# Course:CPSC522/Future Directions for Semantic Systems

## Ontology Search Engine

This page describes the basics of Ontology, Semantic Web and two ontology search engines - OntoSearch and WI OntoSearch.

Principal Author: Samprity Kashyap
Collaborators: Junyuan Zheng
Papers:
1) An ontology search engine based on semantic analysis : Mingxia Gao; Chunnian Liu; Furong Chen Information Technology and Applications, 2005. ICITA 2005. Third International Conference on Year: 2005, Volume: 1 Pages: 256 - 259 vol.1, DOI: 10.1109/ICITA.2005.68[1]
2) OntoSearch: An Ontology Search Engine Y. Zhang, W. Vasconcelos and D. Sleeman, In Proceedings The Twenty-fourth SGAI International Conference on Innovative Techniques and Applications of Artificial Intelligence (AI-2004), Cambridge, UK,2004[2]

### Builds on

This page builds on Ontology and Semantic Web.

### Related Pages

The related pages include Learning Ontologies for the Semantic Web and Understanding Semantic Web and Ontologies: Theory and Applications

## Abstract

An ontology is a formal, explicit specification of a shared conceptualization (Gruber, 1993). Ontology is a form of knowledge management and representation for a domain and enables knowledge sharing. It is considered as the backbone of the Semantic Web. For a given user requirement finding the suitable ontology is an important task. The current keyword based web search engines returns plain text for an ontology search query. These are difficult to visualize and understand. Moreover these web engines only consider the string value of the query. Hence they cannot provide optimum results for ontology searches. A lot of irrelevant data that just contains the keyword is returned. This page describes various concepts of ontology, semantic web and the possible solutions for ontology search. Two ontology search engines - OntoSearch and WI OntoSearch have been discussed and reviewed.

## Background

### Ontology

Ontology is defined as a data model that represents knowledge as a set of concepts within a domain and the relationships between these concepts. It is a way of managing knowledge. It captures the knowledge within an organisation as a model. This model can then be created by users to answer complex questions and display relationships across an enterprise. Today people have access to more data in a single day than most people had access to in a lifetime in previous decades. The problem with this development is that data is found in many different forms. All of this information covered in many different format makes it almost impossible to understand existing relationships between different data. Data should be representation in a way that allows the relationships to be discovered. Ontology captures data in a way that allows relationships to become visible.[3]
Ontology is made up of 2 main components: Concepts/Classes: Represented by ovals and Relationships: Represented by arrows

Figure 1: Representation of concept and relationship
Figure 2 : Example of class and relationship

In this example there are two classes Person and Organisation each representing a real world concept. There is also a relationship has employer. Together these classes and relationships can be combined to assert statements about the real world. Here the class Person is related to the class Organisation through the property has employer. We can use ontology to define real world relationships. For example: Todd is an instance of the class Person and Facebook is an instance of the class Organisation. Ontology captures the relationship between these instances. The combination of classes and relationships is known as a triple. A triple consists of a subject, a predicate and an object. In this example subject is Todd, predicate is has employer and object is Facebook
The two standards that govern the concept of ontology are :

1. RDF (Resource Description Framework): Resource is anything that has an identity. How does something get an identity? Uniform Resource Identifier (URI). We can think of URIs as namespace that is used in XML. Description is just a container holding several statements describing the resource. Framework is needed to enable humans and machines to make and understand statements. RDF defines some extra structure to triples.
2. OWL (Web ontology language): OWL allows you to describe far more about the properties and classes. For instance, If A isMarriedTo B OWL can indicate that this implies B isMarriedTo A. It can also say if C isAncestorOf D and D isAncestorOf E then C isAncestorOf B. OWL describes semantic relationships which normal programming isn't bothered about and is closer to AI research.
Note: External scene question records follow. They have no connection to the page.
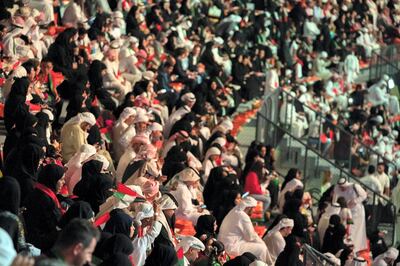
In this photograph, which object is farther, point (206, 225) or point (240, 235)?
point (240, 235)

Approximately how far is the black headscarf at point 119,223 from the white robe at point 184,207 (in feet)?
15.1

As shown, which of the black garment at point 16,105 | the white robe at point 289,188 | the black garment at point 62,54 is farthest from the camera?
the white robe at point 289,188

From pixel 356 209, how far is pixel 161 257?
34.3ft

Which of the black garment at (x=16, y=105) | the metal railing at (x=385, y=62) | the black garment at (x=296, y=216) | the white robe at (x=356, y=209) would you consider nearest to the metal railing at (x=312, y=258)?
the black garment at (x=296, y=216)

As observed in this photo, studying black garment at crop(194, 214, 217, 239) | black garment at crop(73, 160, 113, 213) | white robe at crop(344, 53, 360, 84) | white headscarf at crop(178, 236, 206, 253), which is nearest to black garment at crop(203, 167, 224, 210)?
black garment at crop(194, 214, 217, 239)

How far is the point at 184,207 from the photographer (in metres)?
16.3

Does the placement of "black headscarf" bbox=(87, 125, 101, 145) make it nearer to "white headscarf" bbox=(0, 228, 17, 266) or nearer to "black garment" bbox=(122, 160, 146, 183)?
"black garment" bbox=(122, 160, 146, 183)

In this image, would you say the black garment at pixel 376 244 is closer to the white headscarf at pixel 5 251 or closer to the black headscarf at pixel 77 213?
the black headscarf at pixel 77 213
WebProtege is a good website for creating ontologies using OWL. We have created an ontology of Vehicles using WebProtege.

Figure 3: Can you identify who the Mystery Man is?

Within an ontology concepts are only defined in terms of their relationships to other concepts. For example -In Figure 3 we are describing a concept called Mystery Person. It has many relationships to other concepts including gender, date of birth, race, hair color and address. We can use this relations to define the Mystery Person. Individuals also known as instances or particulars are the base unit of an ontology, they are the things that the ontology describes or potentially could describe.
Ontologies are also easily extensible. We can add additional relationships which link person to concepts. They are an excellent alternative to source code. Many approaches capture knowledge and relationship established by different working groups as lines and lines of source code. This approach is extremely hard to manage and cannot easily adapt to changes in the environment. Ontology presents a new method in managing knowledge and capturing relationships. The history of artificial intelligence elucidates that knowledge is vital for intelligent systems. In many cases, better knowledge can be more efficient for solving a task than better algorithms. In order to have truly intelligent systems we need to capture, process, reuse and communicate knowledge. Ontologies support these tasks. [4]

### Semantic Web

”The Semantic Web is an extension of the current web in which information is given well-defined meaning, better enabling computers and people to work in cooperation.”
–Tim Berners-Lee, James Hendler, Ora Lassila,The Semantic Web, Scientific American, May 2001
The Big Idea : A web that will evolve around a collection of knowledge. It will allow people to add what they know and also help them in finding answer to their questions. The unique feature of this web is having a structured form that can be read by both humans and machines.
Currently users search for data on the web by asking questions which are of the form Which documents contains these words and phrases?. The semantic web will show related items showing new relationships instead of word matching. For example : How does the weather effect the stock market? crime? birth rates?. Ontologies are considered one of the pillars of the Semantic Web.

Figure 4: Architecture of Semantic Web[5]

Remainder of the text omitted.